Hepatitis C Virus Activates a Neuregulin-Driven Circuit to Modify Surface Expression of Growth Factor Receptors of the ErbB Family
Fig 7
Inhibition of NRG1 and/or Akt activity results in an impaired establishment of infection of DMSO differentiated Huh7.5 cells and a reduced infectivity of conditioned supernatants.
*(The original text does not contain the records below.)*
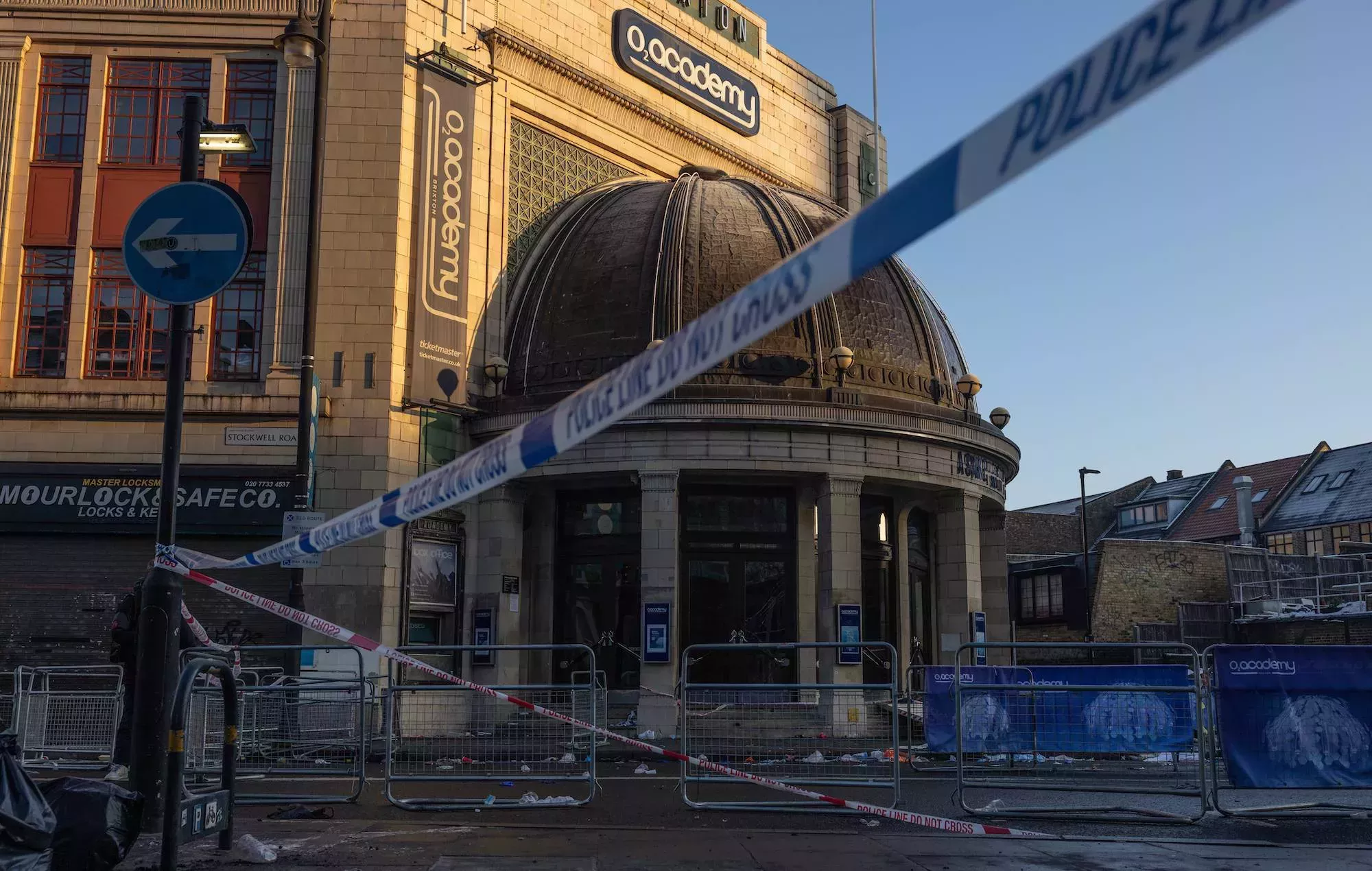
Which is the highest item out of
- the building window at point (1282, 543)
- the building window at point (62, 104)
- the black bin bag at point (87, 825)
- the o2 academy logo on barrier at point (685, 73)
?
the o2 academy logo on barrier at point (685, 73)

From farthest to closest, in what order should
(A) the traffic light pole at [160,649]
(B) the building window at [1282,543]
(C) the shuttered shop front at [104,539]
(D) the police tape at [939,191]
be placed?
(B) the building window at [1282,543], (C) the shuttered shop front at [104,539], (A) the traffic light pole at [160,649], (D) the police tape at [939,191]

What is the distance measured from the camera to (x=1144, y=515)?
64.1m

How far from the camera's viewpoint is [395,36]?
22.0 meters

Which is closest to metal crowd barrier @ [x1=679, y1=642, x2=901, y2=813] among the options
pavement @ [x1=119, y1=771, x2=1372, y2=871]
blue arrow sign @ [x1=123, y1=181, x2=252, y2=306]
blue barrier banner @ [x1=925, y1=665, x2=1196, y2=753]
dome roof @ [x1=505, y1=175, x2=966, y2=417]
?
pavement @ [x1=119, y1=771, x2=1372, y2=871]

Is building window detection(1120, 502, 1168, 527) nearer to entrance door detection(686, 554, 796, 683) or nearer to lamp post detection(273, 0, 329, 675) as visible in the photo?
entrance door detection(686, 554, 796, 683)

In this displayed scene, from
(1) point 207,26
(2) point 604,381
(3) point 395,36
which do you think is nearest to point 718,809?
(2) point 604,381

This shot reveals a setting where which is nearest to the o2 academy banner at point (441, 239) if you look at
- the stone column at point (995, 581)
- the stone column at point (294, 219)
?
the stone column at point (294, 219)

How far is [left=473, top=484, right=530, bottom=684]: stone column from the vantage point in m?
21.9

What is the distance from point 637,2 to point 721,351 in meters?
25.9

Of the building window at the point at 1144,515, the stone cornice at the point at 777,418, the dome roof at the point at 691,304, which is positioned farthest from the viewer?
the building window at the point at 1144,515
The experimental procedure and timeline is shematically summarized in (A). For (B) to (D) Huh7.5 cells were treated with 2% DMSO for two weeks prior to infection. Thereafter cells were infected with 2 MOI HCV JC1 for 48 hours according to the recently published protocols to establish persistent infection [23]. 6 hours prior to infection 2μg/ml of neutralizing NRG1 antibody or 2 μg/ml of the corresponding IgG isotype control were added to the cells as indicated. Medium was exchanged 48 hours post infection and afterwards every second day. With every exchange, 2μg/ml neutralizing NRG1 antibody or IgG control and/or 2μM Triciribine were replenished. For (B) cells were fixed two weeks after infection with ice-cold methanol and analysed for NS5A expression by immunofluorescence and laser scanning microscopy using antibodies specific for NS5A. To test for production of infectious virus the medium was changed for the last time either six (C) or thirteen (D) days after infection and incubation was continued for additional 24 hours. Thereafter supernatants were collected and transferred to fresh, untreated cells. After an incubation period of an additional 72 hours cells were fixed with ice-cold methanol and submitted to immunofluorescence analysis for NS5A expression as above. Cell nuclei were stained using Hoechst dye. Bar = 50μm. Confocal images in (B) to (D) are representative for the image sets taken to obtain quantitative data as shown in the respective column diagrams. For analysis cell nuclei and infected cells were counted using Fiji software and the percentage of infected cells is depicted as the mean and SEM from at least three independent experiments. p ≤ 0.05 was considered to be significantly different.